Carcinogens in Blood Pressure Meds?
Several years ago the European Medicines Agency (EMA) announced a recall of a popular blood pressure drug, valsartan. The Chinese company, Zhejiang HuaHai Pharmaceutical company in Linhai, China, had changed its manufacturing process. The result was contamination with a probable carcinogen, NDMA (N-nitrosodimethylamine). As far as we can tell, the contamination had been going on for years.
The FDA eventually issued its own recall. Since then there have been a shocking number of additional recalls. Not only valsartan, but also irbesartan and losartan and several combination medications have been caught up in the ongoing contamination controversy. You can read about these disasters at this link.
In one case, the active pharmaceutical ingredient losartan was made in China by Zhejiang HuaHai. The drug was shipped to the Lek Pharmaceutical company in Ljubljana, Slovenia, where it was formulated into pills for Sandoz. The FDA announced in November, 2018, that these pills were recalled because they contained NDEA (N-nitrosodiethylamine), another probable carcinogen.

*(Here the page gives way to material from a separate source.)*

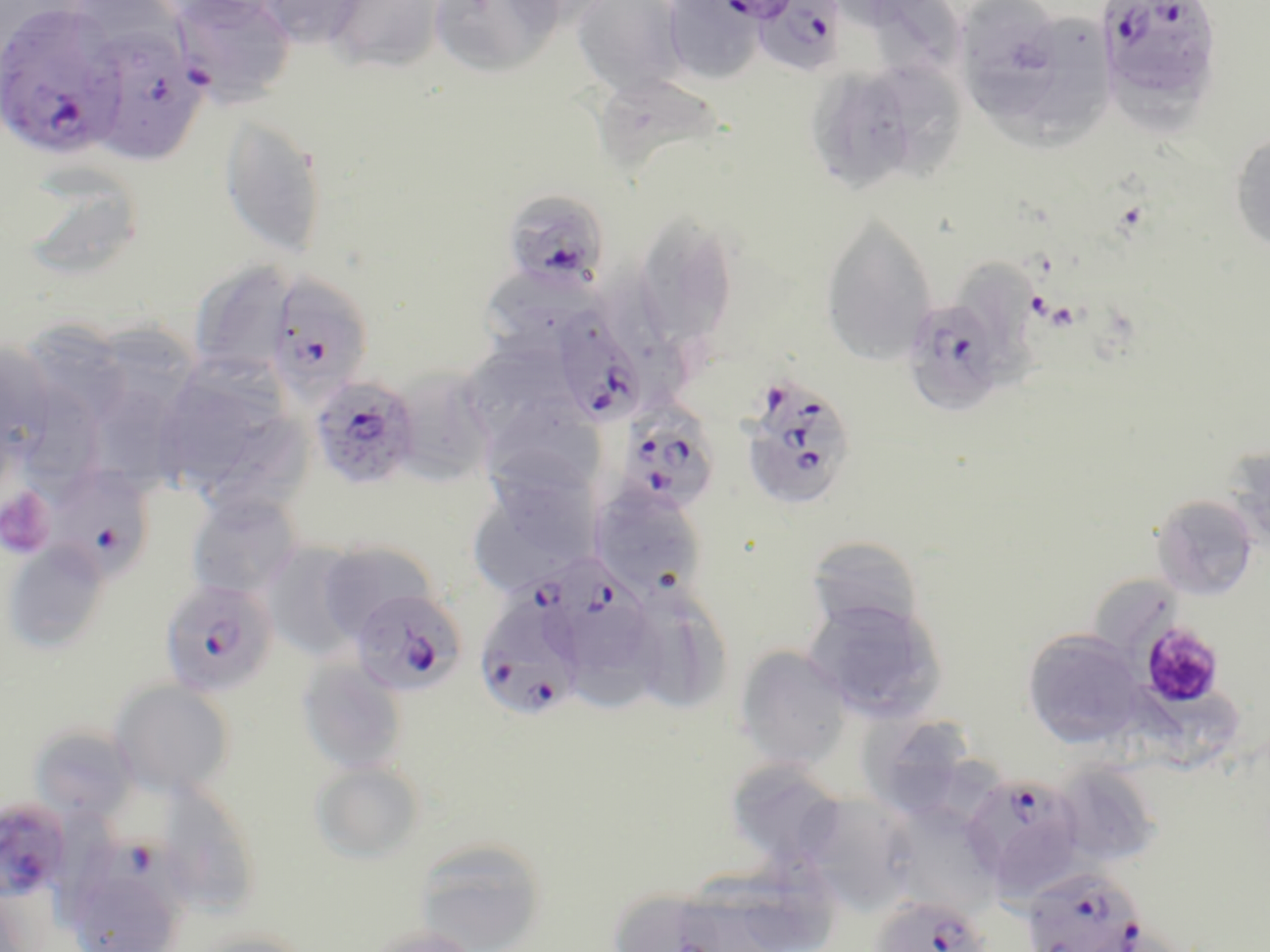

Approximate bounding boxes as (x1,y1)-(x2,y2) corner pairs in pixels. Uninfected red blood cell locations (subset): (252,0)-(368,49), (325,0)-(445,73), (428,0)-(563,78), (571,0)-(688,97), (662,0)-(762,84), (956,0)-(1067,105), (1020,7)-(1117,138), (802,62)-(950,194), (591,73)-(729,183), (219,115)-(328,258), (1229,130)-(1270,255), (11,163)-(148,284), (632,214)-(739,349), (819,216)-(937,366), (963,257)-(1046,388), (188,258)-(296,381), (479,274)-(599,357), (97,315)-(201,472), (24,321)-(129,431), (1,336)-(56,463), (152,358)-(306,507), (393,368)-(504,489), (23,381)-(114,500), (490,392)-(610,489), (1225,442)-(1270,553), (488,451)-(604,561), (589,485)-(709,602), (186,492)-(302,599), (473,494)-(596,589), (1151,495)-(1258,600), (804,536)-(926,640), (1,540)-(111,655), (315,540)-(440,641), (260,541)-(368,655), (1095,580)-(1190,651), (637,582)-(728,711), (805,597)-(946,721), (571,607)-(667,715), (1022,628)-(1147,748), (733,645)-(853,770), (296,657)-(409,776), (108,680)-(236,798), (1109,684)-(1252,766), (859,704)-(968,804), (29,723)-(137,821), (724,757)-(850,869), (310,761)-(425,863), (1051,761)-(1164,868), (153,784)-(264,919), (793,792)-(920,913), (883,807)-(1007,921), (414,837)-(548,952), (746,845)-(844,950), (678,875)-(777,952), (0,882)-(43,952), (616,887)-(728,951), (361,924)-(481,952), (188,930)-(312,952). Platelet locations: (0,486)-(56,559), (1138,621)-(1226,709). Plasmodium falciparum-infected red blood cell locations (subset): (169,0)-(297,107), (714,0)-(802,24), (750,0)-(847,77), (1095,0)-(1224,110), (0,2)-(124,159), (85,25)-(208,166), (501,189)-(610,292), (266,274)-(374,401), (901,296)-(1010,415), (551,306)-(650,427), (309,373)-(421,490), (741,375)-(859,513), (615,403)-(721,517), (44,463)-(155,582), (512,549)-(652,669), (158,578)-(280,699), (350,588)-(467,697), (474,590)-(587,722), (961,772)-(1085,896), (0,798)-(72,900), (1020,867)-(1146,951), (869,894)-(992,952). Slide-level diagnosis: Plasmodium falciparum. Thin blood smear. One field of a larger specimen. Light microscopy. May-Grünwald-Giemsa-stained preparation. Image is 1270×952 pixels. 1000x magnification.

There have also been recalls of the popular heartburn medicine ranitidine (Zantac) and the diabetes drug metformin. All involved nitrosamine contamination. We anticipate more such recalls in the years ahead.
The People’s Pharmacy Perspective:
We have lost confidence in the FDA’s ability to ensure drug quality and safety. The KHN and the ProPublica reports are very scary. Sadly, they do not surprise us.
If you would like to learn more about our own investigation into how the FDA oversees generic drugs, you will find details in our book, Top Screwups. No medical schools have invited us to discuss these problems. Only one college of pharmacy, Nova Southeastern University (NSU) in Ft. Lauderdale, Florida, has demonstrated a strong interest in our work.
We would hope that the outrage would last more than a nanosecond. Perhaps if patients, physicians and pharmacists told their politicians that enough is enough, there would be legislative action to ensure the agency is well funded and encouraged to become more proactive in protecting the public. A little more transparency would also be helpful. Better yet, the agency should start conducting its own tests of generic pharmaceuticals.